List every variable declared with var in the script inside booking.php in the forum post below.

» PASSAGE:
►
单击时更换img scr，不需要刷新页面。 Ajax Jquery Javascript Php MySql

Question

I have the following 2 php scripts. booking.php is created on the fly doing a call to a mysql database and returning results into the tables. To make this a somewhat simple example and only am showing a few fields...actually table has 54 fields in them.

The idea behind this is every table is a Customer order. The openbutton or closebutton is a image representing what status the order is in. If it is closed the closedbutton image appears. If the order is opened then the openbutton image appears. when I click on the

Everything work (process wise), however, the image only allows me to click it once per table and requires me to refresh the page to click on it again.

What is want is to be able to click the openbutton/closedbutton image on a table as many times as I want and have the correct image appear after I click it and the mysql table has processed it.

booking.php

<?php
<head>
<script type='text/javascript' src='http://ajax.googleapis.com/ajax/libs/jquery/1.7.1/jquery.min.js'></script>
<script type='text/javascript'>
$(document).ready(function(){
$('.status_button').click(function(){
var element = $(this);
var I = element.attr('id');
var id=$('#id'+I).val();
var sname = $(this).attr('title');

$.post('openclose.php', {id: id, sname: sname},
function(data){
var response = (data).split(';',2);
$('#messageA'+I).html(response[0]);
$('#messageA'+I).hide();
$('#messageA'+I).fadeIn(1500);
$('#messageB'+I).html(response[1]);
$('#messageB'+I).hide();
$('#messageB'+I).fadeIn(1500);
});
return false
;})
◄
» GIVEN INFORMATION:
►
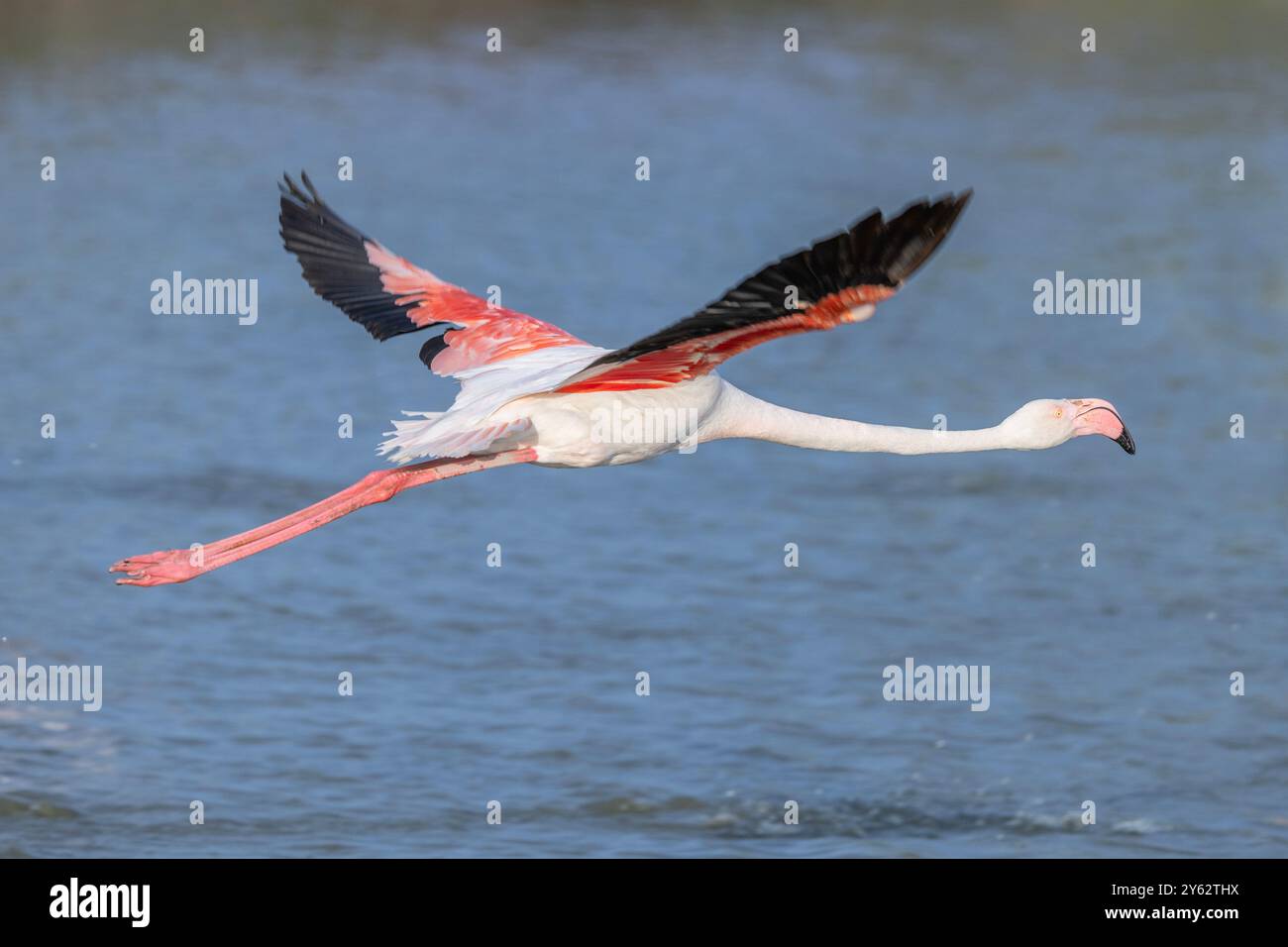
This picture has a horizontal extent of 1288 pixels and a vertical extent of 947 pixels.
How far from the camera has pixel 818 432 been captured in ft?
36.8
◄
» COMPLETE OUTPUT: element, I, id, sname, response